The rest seemed to have become disinterested in the matter again—a flock of not quite human cubs, nearly grown and already enormously capable of looking out for themselves. They’d put themselves into the best possible position to face the one enemy they’d never been able to meet on his own ground.

And until things started happening, they weren’t going to worry about them.

* * *

A few of them had drifted off to the beach below, when Grevan saw Klim stop beside Cusat and speak to him.

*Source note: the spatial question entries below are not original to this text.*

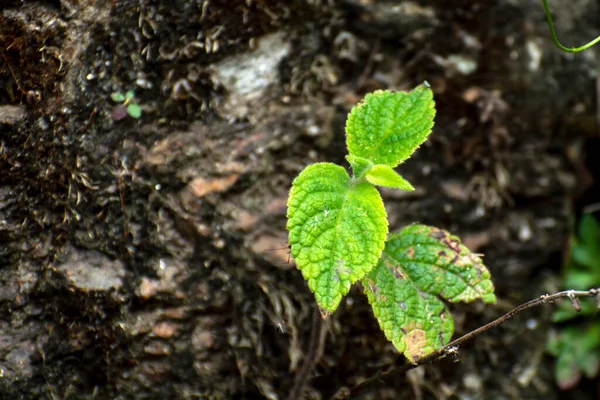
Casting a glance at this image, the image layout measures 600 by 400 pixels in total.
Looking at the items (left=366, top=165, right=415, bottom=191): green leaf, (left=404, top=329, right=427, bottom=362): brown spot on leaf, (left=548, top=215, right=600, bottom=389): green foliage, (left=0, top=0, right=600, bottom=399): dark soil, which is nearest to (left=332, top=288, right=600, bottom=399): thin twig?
(left=404, top=329, right=427, bottom=362): brown spot on leaf

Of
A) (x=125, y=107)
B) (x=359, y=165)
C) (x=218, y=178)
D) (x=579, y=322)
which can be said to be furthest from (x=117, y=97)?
(x=579, y=322)

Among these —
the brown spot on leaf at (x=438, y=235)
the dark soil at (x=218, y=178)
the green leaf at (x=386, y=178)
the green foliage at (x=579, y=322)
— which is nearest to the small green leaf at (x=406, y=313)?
the brown spot on leaf at (x=438, y=235)

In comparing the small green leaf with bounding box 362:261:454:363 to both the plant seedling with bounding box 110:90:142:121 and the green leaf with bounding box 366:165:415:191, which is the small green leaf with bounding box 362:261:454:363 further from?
the plant seedling with bounding box 110:90:142:121

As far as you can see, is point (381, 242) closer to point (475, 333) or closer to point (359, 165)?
point (359, 165)

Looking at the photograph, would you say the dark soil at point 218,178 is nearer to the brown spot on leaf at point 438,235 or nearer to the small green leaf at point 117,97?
the small green leaf at point 117,97

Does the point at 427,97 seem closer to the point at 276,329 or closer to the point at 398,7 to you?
the point at 398,7

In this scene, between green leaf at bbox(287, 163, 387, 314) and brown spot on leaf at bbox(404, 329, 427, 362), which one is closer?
green leaf at bbox(287, 163, 387, 314)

Cusat opened both eyes and got to his feet, and Klim followed him over to Grevan.

“Klim thinks Albert is beginning to look puny again,” Cusat announced. “Probably nothing much to it, but how about coming along and helping us diagnose?”

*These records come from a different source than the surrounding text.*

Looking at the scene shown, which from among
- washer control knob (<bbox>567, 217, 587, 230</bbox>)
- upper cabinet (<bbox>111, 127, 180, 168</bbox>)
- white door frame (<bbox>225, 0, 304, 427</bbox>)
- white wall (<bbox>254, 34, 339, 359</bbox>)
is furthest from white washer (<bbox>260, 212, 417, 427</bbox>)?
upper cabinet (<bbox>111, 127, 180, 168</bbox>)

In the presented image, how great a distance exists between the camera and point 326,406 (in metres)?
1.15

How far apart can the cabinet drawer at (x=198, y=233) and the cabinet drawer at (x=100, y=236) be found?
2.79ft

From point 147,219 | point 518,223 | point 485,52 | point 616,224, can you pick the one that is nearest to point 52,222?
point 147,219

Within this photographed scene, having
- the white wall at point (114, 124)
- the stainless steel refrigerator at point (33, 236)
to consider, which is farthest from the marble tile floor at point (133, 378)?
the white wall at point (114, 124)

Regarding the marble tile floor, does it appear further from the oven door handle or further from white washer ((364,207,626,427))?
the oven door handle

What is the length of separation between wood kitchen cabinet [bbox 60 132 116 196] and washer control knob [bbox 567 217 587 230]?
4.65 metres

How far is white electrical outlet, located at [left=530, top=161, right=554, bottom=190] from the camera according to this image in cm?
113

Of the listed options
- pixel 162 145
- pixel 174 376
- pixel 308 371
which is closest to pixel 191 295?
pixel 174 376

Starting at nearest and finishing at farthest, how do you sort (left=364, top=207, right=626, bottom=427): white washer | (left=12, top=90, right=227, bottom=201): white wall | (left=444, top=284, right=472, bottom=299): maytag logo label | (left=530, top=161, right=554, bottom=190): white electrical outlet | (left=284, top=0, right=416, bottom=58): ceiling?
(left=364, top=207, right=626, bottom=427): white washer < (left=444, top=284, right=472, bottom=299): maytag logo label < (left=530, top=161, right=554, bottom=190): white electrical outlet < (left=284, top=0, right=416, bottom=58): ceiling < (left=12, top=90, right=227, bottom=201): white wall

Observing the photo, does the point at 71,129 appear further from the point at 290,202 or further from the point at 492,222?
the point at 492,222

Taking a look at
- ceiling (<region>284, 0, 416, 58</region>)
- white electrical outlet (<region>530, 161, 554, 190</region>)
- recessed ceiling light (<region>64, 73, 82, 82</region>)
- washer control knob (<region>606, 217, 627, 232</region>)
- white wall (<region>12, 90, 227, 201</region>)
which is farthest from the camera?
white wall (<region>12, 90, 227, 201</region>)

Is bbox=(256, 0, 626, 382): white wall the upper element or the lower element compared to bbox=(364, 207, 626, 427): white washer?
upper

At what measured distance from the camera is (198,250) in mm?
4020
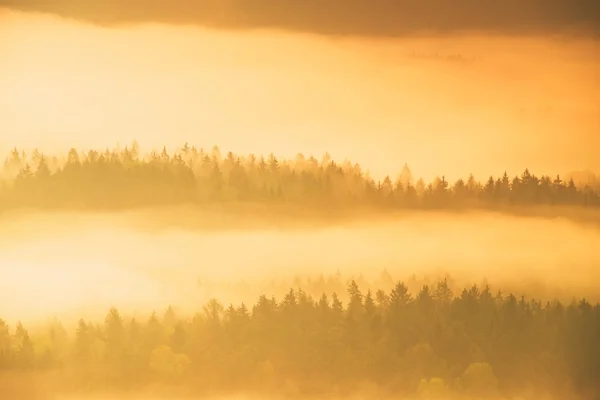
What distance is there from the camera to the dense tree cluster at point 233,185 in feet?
6.70

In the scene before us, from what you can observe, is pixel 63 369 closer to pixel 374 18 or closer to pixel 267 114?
pixel 267 114

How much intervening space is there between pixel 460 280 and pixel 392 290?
20cm

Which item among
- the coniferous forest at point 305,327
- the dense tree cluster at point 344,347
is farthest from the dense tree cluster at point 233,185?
the dense tree cluster at point 344,347

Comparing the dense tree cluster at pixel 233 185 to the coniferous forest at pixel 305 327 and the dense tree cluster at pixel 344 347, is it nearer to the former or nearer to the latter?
the coniferous forest at pixel 305 327

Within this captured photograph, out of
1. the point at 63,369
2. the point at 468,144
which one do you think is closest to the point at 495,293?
the point at 468,144

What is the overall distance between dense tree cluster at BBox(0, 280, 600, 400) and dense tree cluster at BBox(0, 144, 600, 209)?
0.26 m

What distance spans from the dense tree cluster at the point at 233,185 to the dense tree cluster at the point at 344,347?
263 mm

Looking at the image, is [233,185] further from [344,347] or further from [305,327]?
[344,347]

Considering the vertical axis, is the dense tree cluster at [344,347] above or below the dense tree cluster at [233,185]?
below

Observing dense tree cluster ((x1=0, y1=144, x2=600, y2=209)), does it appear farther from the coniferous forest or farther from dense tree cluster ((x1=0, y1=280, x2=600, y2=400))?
dense tree cluster ((x1=0, y1=280, x2=600, y2=400))

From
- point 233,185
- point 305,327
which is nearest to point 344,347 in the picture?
point 305,327

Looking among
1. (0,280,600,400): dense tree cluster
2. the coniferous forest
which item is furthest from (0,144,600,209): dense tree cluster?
(0,280,600,400): dense tree cluster

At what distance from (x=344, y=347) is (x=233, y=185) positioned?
1.79 feet

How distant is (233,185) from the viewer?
2076mm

The Group’s three top biologists adjourned to the ship, with Muscles, whose preferred field was almost-pure mathematics, trailing along just for company. They found Albert II quiescent in vitro—as close a thing to a self-restoring six-foot sirloin steak as ever had been developed.

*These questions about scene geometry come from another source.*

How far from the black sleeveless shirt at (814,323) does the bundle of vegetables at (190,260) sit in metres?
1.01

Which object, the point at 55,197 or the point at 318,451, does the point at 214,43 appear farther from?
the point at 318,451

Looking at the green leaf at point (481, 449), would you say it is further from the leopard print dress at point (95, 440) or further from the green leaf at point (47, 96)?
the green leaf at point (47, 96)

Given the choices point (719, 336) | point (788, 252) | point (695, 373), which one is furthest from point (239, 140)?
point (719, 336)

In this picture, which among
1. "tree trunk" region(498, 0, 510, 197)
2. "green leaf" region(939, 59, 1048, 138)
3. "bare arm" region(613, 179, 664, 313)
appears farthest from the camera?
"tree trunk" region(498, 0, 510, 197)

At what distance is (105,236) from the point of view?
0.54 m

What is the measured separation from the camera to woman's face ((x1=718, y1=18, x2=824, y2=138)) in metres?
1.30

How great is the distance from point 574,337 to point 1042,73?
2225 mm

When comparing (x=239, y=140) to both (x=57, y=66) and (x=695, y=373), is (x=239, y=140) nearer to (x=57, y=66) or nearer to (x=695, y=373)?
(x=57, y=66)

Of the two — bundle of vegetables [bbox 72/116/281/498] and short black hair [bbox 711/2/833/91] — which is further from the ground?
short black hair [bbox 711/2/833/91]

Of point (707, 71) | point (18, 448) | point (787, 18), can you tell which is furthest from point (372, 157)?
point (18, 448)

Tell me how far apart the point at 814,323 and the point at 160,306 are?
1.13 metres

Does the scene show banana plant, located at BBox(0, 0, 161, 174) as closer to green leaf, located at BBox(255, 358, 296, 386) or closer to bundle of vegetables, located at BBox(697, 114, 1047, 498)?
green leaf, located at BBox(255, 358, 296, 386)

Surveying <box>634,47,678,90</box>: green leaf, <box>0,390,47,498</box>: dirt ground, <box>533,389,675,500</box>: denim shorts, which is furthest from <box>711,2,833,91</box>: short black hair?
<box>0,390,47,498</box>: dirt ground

“He’s quit assimilating, and he’s even a shade off-color,” Klim pointed out, a little anxiously.

They debated his requirements at some length. As a menu staple, Albert was hard to beat, but unfortunately he was rather dainty in his demands. Chemical balances, temperatures, radiations, flows of stimulant, and nutritive currents—all had to be just so; and his notions of what was just so were subject to change without notice. If they weren’t catered to regardless, he languished and within the week perversely died. At least, the particular section of him that was here would die. As an institution, of course, he might go on growing and nourishing his Central Government clients immortally.

Muscles might have been of help in working out the delicate calculations involved in solving Albert’s current problems, but when they looked round for him, they found him blinking at a steady flow of invisible symbols over one wall of the tank room, while his lips moved in a rapid, low muttering; and they knew better than to interrupt. He had gone off on impromptu calculations of his own, from which he would emerge eventually with some useful bit of information or other, though ten to one it would have nothing to do with Albert. Meanwhile, he would be grouchy and useless if roused to direct his attention to anything below the level of an emergency.

They reset the currents finally and, at Cusat’s suggestion, trimmed Albert around the edges. Finding himself growing lighter, he suddenly began to absorb nourishment again at a very satisfactory rate.

“That did it, I guess,” Cusat said, pleased. He glanced at the small pile of filets they’d sliced off. “Might as well have a barbecue now.”

“Run along and get it started,” Grevan suggested. “I’ll be with you as soon as I get Albert buttoned up.”

Klim regarded Muscles reflectively. “Just nudge my genius awake when you’re ready to come,” she instructed Grevan. “He looks so happy right now I don’t want to disturb him.”

* * *

It was some minutes later, while Grevan was carefully tightening down a seal valve, that Muscles suddenly yawned and announced, “Thirty-seven point oh two four hours! Checks either way, all right, boss. Say—where’s Klim gone?”

“Down to the beach, I suppose.” Grevan didn’t look up. He could find out later what Muscles was referring to. “Drowned dead by now, for all you seem to care!” he added cruelly.